Approximately 88% of all bed-wetting children outgrow this condition by the time they are 13. The prevalence of enuresis in children older than 13 is 2%, which is similar to the prevalence rate in the adult population.

Patient Education

Because human beings spend a third of their time sleeping, it is essential to emphasize the need for good sleep hygiene to children, adolescents and their families. Treatment of any behavioral problems generally will not help unless sleep problems are identified and addressed. "Catch-up sleep" is a misconception, as more studies demonstrate the long-term effects of sleep deprivation.

Sleep hygiene includes the following:

  • Keeping the room quiet, dark, cool and comfortable
  • Practicing a simple bedtime ritual that includes voiding
  • Limiting time spent in bed
  • Not eating or drinking heavily for about three hours before bedtime
  • Maintaining the bedroom for sleeping only
  • Removing distractions, such as a television
  • Avoiding medications
  • Considering the effect of sleep partners (including pets)
  • Maintaining a consistent sleep schedule seven days a week
  • Avoiding naps
  • Exercising regularly
  • Taking a hot bath or drinking something warm before bedtime

Conclusion

Pediatric sleep problems are common and are associated with significant daytime impairments. Pediatric sleep problems might be a primary sleep disorder or a secondary consequence of an underlying medical or psychiatric disorder. They can compromise social, academic and neurobehavioral functioning.

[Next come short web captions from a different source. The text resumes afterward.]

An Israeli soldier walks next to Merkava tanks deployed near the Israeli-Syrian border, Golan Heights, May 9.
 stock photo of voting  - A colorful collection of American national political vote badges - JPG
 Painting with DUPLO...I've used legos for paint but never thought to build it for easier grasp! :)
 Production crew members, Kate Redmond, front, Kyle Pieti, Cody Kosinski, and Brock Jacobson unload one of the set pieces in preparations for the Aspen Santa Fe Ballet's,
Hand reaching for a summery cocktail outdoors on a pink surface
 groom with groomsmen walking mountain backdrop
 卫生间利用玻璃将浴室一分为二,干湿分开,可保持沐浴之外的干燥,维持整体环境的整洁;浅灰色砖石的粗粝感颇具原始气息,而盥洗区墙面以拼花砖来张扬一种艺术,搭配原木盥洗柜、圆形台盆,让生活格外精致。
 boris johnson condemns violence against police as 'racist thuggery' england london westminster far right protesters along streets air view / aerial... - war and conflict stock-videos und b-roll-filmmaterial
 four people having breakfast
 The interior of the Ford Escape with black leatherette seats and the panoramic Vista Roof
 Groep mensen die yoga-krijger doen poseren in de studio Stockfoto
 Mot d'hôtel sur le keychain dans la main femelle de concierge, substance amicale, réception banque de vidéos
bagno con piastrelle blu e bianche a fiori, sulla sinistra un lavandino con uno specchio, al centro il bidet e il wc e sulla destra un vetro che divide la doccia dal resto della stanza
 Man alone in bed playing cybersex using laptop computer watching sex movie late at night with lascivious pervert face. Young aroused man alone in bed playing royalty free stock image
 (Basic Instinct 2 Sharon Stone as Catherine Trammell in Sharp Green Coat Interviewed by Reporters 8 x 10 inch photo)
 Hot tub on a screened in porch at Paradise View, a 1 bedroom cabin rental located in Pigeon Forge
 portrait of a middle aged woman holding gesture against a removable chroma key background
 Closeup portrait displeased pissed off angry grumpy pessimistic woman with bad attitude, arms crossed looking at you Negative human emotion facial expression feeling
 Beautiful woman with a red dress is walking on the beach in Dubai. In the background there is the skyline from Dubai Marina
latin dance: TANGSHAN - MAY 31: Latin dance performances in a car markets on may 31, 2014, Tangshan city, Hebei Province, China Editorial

Over the past decade, there has been a growing body of literature with regard to effective diagnostic methods for identifying pediatric sleep disorders and utilization of evidence-based behavioral approaches coupled with rational pharmacotherapy, when needed, for treatment of these disorders. However, there appears to be a rather slow development in awareness regarding childhood sleep difficulties among the general public and healthcare professionals. This review provides brief yet useful information that can be helpful for those involved in pediatric healthcare, which hopefully will increase awareness regarding developmentally appropriate diagnostic and treatment approaches available for common pediatric sleep problems.